MELLOUL: When it comes to the X Factor, I believe it has to come from the bottom up—a lot of ideas interestingly [came from there]. Tony and I went to China and the U.S. trying to find the right people for the business. So a Chinese leader came with the fantastic idea of creating a character for non-dairy milk, right? Which didn’t exist in China.
Same thing in the U.S. The company also launched soft-serve ice cream into stadiums. That idea didn’t come from the top, but from someone who raised his hand and said this is the people we want to be targeting and this is the product.
So as an investor, we have to create space for bottom-up idea generation—it is absolutely critical.
So no micromanaging allowed. Oatly’s IPO prospectus states that a liter of Oatly product results in 80% less green gas emissions than cow’s milk. One pain point I’d imagine though the carbon footprint due to transporting the product—are there initiatives there to minimize that issue?
PETERSSON: We have a very, very good understanding of where we need to improve. Yes, transportation is one.

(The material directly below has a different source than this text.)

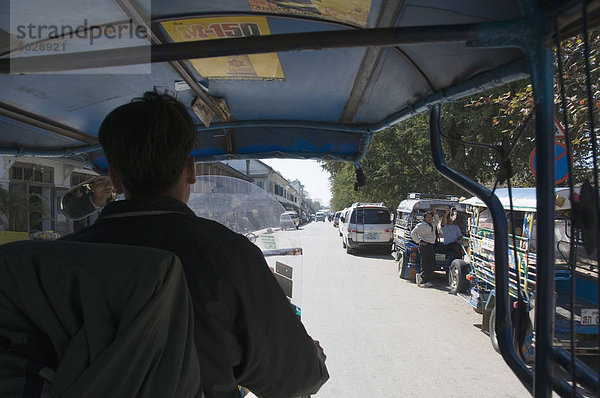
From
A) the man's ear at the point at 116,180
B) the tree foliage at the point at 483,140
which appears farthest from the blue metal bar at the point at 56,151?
the tree foliage at the point at 483,140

Right now, we’re actually shipping from Europe to Asia, so that is going to be taken care of as soon as we build the plants in Singapore and Mainland China.
We also have a number of projects with farmers to reduce their animal-based production. In one example we tried that with a farmer in Sweden (to produce oats over livestock) and after only one year, that very farm could feed three times more people while reducing land usage and their carbon footprint by half—and became more profitable. That is now something we are hoping to scale it up.

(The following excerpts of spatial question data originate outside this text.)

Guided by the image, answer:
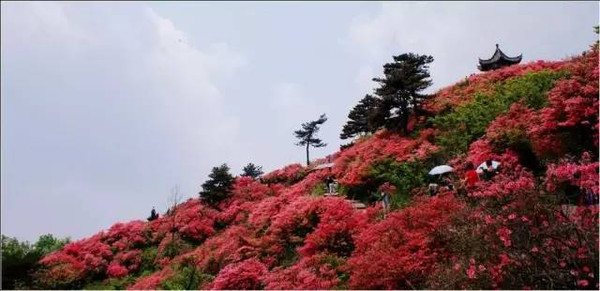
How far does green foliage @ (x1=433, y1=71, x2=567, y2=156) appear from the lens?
1720cm

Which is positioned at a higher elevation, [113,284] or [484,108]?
[484,108]

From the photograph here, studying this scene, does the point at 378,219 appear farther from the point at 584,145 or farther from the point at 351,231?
the point at 584,145

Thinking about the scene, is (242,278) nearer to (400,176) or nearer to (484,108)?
(400,176)

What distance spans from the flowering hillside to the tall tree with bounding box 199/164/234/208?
0.54m

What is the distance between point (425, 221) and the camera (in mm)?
11602

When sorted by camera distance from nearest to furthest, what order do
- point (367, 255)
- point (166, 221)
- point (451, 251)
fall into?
point (451, 251) < point (367, 255) < point (166, 221)

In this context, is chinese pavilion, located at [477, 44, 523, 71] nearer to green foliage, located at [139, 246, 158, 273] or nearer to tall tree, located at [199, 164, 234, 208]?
tall tree, located at [199, 164, 234, 208]

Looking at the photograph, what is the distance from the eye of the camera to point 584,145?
1302 cm

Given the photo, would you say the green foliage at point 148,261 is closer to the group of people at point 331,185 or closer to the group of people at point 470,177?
the group of people at point 331,185

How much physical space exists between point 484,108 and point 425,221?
29.2ft

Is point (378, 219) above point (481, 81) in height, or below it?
below

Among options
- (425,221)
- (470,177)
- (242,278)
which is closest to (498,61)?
(470,177)

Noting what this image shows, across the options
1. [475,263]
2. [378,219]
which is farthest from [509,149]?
[475,263]

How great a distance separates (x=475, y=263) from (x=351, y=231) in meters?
5.97
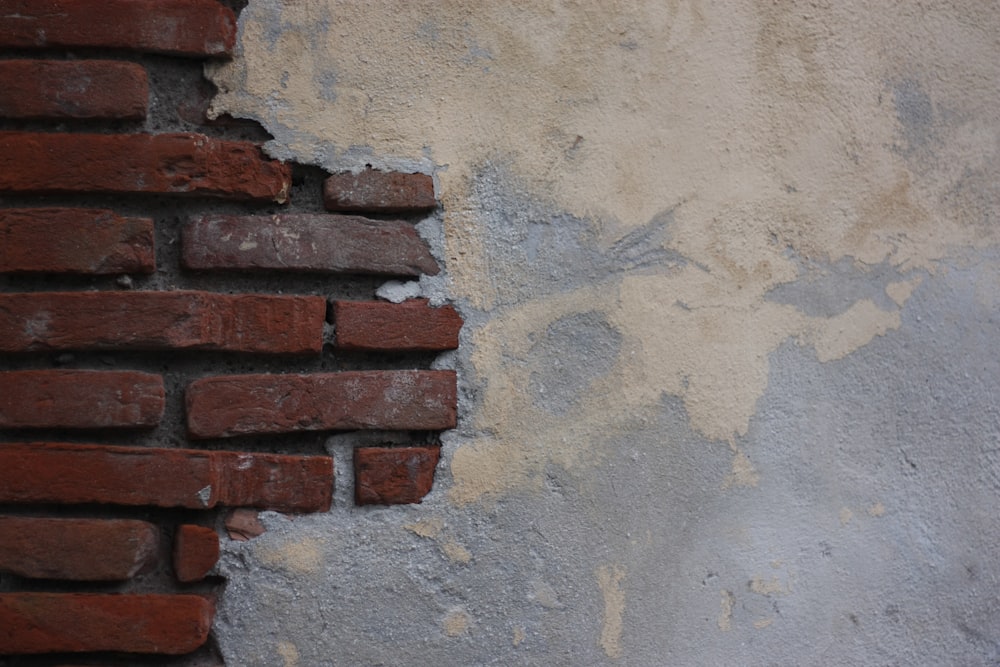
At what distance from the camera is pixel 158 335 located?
1242 mm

It’s not that we’re perfect, we’re so far away from being perfect, but our ambitions are true and genuine.
MELLOUL: We also invested in electric trucks. There were a lot of questions about this decision, but we felt that we wanted to put the mission first and over time, the economics will come.
In speaking with other food tech investors, several see plant-based burgers and milk alternatives as first or second generation compared to methods like fermentation and cellular agriculture that are considered say, third generation. I was joking with an investor that they were thinking about it as IBM to Apple.
MELLOUL: I really believe there will be room in the market for a number of different ways of going after technology, even in milk, right.
But I must tell you, as first and foremost a food investor, that food is about functionality. The mainstream consumer wants taste, performance, and sustainability. The way to drive conversation is with a food product people can recognize. There are a lot of niche players attacking the market in many different ways, but what I see in oat milk is the very beginning of a trend.
And what do you call generation one? I think we turned out to be generation three simply by virtue of scale and size.
PETERSSON: I couldn’t agree more. Consumers don’t care about that—they care about having great tasting products.
Toni, you’ve also spoken extensively on building a brand. You’ve also had to protect it via a lawsuit just a few days ago against Glebe Farm Group, a U.K.-based family farm, for its oat-based beverage. That raises the question of how much of a moat then the company has against competitors?
PETERSSON: We have been actively protecting our trademark since 2014. I think that in any case like that, if you come to that point, you probably emptied all the possibilities. I guess that’s the normal course of running a business. It’s probably increased as we have become more popular, and our group becomes more and more mainstream to people.
You are not profitable yet. And investors have wondered how you plan to get there. What is the roadmap?
PETERSSON: To be honest, growth is what we are prioritizing. And we are going to continue to do that for a number of years because the potential is so big—and we will try to gain as much market share as we can.
But we also understand you have to prove yourself and you cannot do good for the world without being profitable.